Differences Between ARKK and QQQ:
- Different Number Of Holdings (~45 vs ~100)
- Company That Offers The Fund (ARK Invest vs Invesco)
- Expense Ratio (0.75% vs 0.20%)
- ARKK Is Actively Managed
- QQQ Is Passively Managed
- Fund Inception: 2014
- Expense Ratio: 0.75%
- Number Of Stocks: 35 – 55
- Actively Managed
ARKK is an actively managed ETF that looks for performance returns from companies with disruptive innovation. They define disruptive innovation as new technology that changes the way the world works.
The fund has $17.78 billion in assets under management.
ARKK was created in 2014 and currently has an expense ratio of 0.75%. This is more than 3 times the cost of QQQ, which has an expense ratio of 0.20%.
Here is what a 0.55% fee (difference between ARKK and QQQ) will cost over 30 years.
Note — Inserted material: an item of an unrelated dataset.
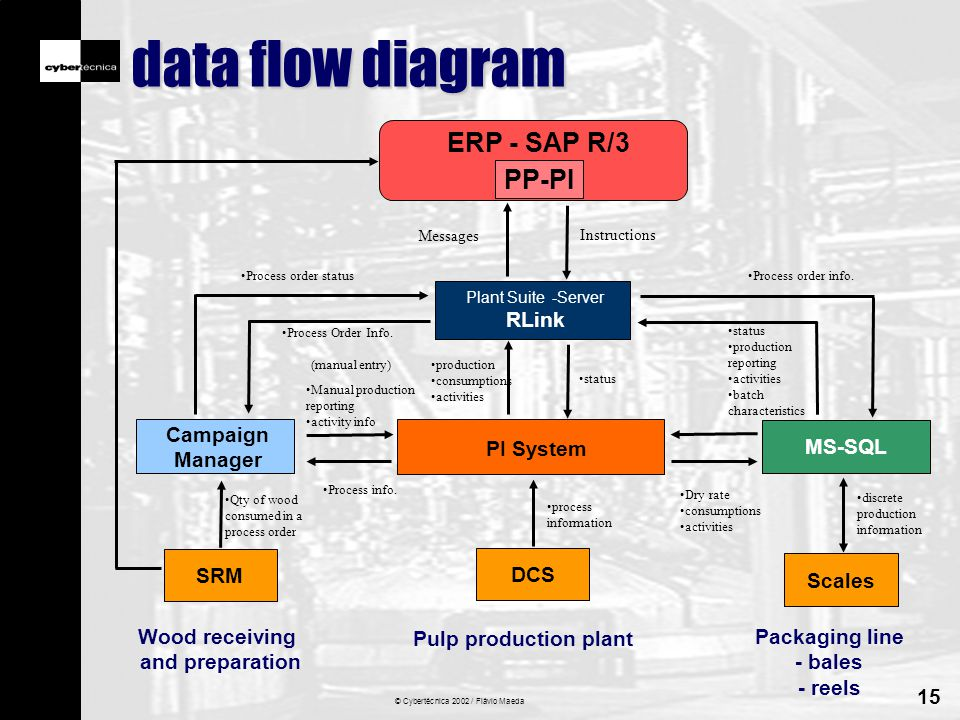 © Cybertécnica 2002 / Flávio Maeda 15 data flow diagram DCS Pulp production plant PI System MS-SQL Plant Suite -Server RLink Scales ERP - SAP R/3 PP-PI Campaign Manager Instructions Messages Manual production reporting activity info Process info.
Assuming you start with an initial investment of $100,000 and contribute $10,000 yearly over 30 years. You will have $430,000 less in your account.
This does not include costs to buy and sell your shares.
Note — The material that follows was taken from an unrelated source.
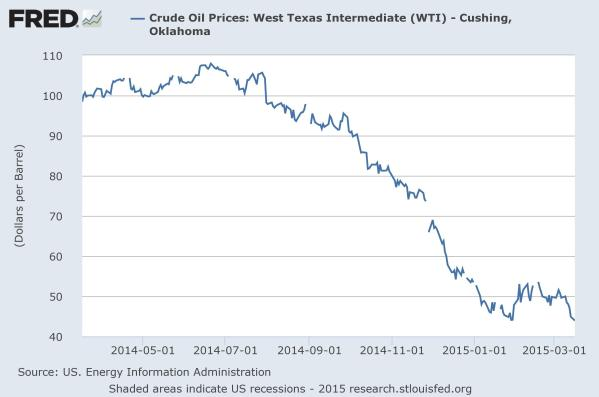West Texas Intermediate (WTI) oil, a benchmark grade, over the last year in $/bbl.  Chart by the St Louis Fed.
ARK Invest’s ARKK has underperformed over the last year with a return of -67%.
While ARKK has a -67% return, the S&P 500 has a return of -15%.
ARKK Top 10 Holdings
ARKK’s top 10 holdings include Tesla, Teladoc, Roku, Zoom, and Coinbase. The ETF invests in companies that are in high-growth technology.
However, with the top 10 holdings making up over 50% of the portfolio, it isn’t very diversified compared to other ETFs such as Vanguard Total Stock Market Index Fund ETF (VTI).
How To Invest In ARKK and QQQ
The easiest way to invest in ARKK or QQQ commission-free is with M1 Finance. (Use this link for $50 when you open a new account)
M1 Finance gives you the option to invest in both options completely free. As we saw in our earlier example, this is important because fees can affect long-term returns.
You can still invest in ARKK and QQQ using other platforms, but there will likely be a charge when buying and selling shares.
I like M1 Finance as the best option because it allows you to purchase ARKK, QQQ, and thousands of other stocks.
M1 Finance also lets you purchase fractional shares. This is great for buying QQQ with its high share price of $360.
- Fund Inception: 1999
- Expense Ratio: 0.20%
- Number Of Stocks: ~100
- Top 10 Holdings: 55.70%
- Passively Managed Fund
The Invesco QQQ Trust (QQQ) was created in 1999 and has an expense ratio of 0.20%. It provides investors with exposure to a similar portfolio to the Nasdaq 100 index.
The ETF is comprised mostly of technology companies that are high in growth. The price-to-earnings (P/E) ratio for QQQ is 32x, and the fund has $174.51B in net assets.
Over the last 10 years, QQQ has outperformed the S&P 500 with an average return of 21.25% per year. QQQ has performed well over the last 10 years, but there is no guarantee the next 10 years will look the same.
QQQ Top 10 Holdings
Invesco QQQ’s top 10 holdings include Apple, Microsoft, Amazon, Tesla, and NVIDIA.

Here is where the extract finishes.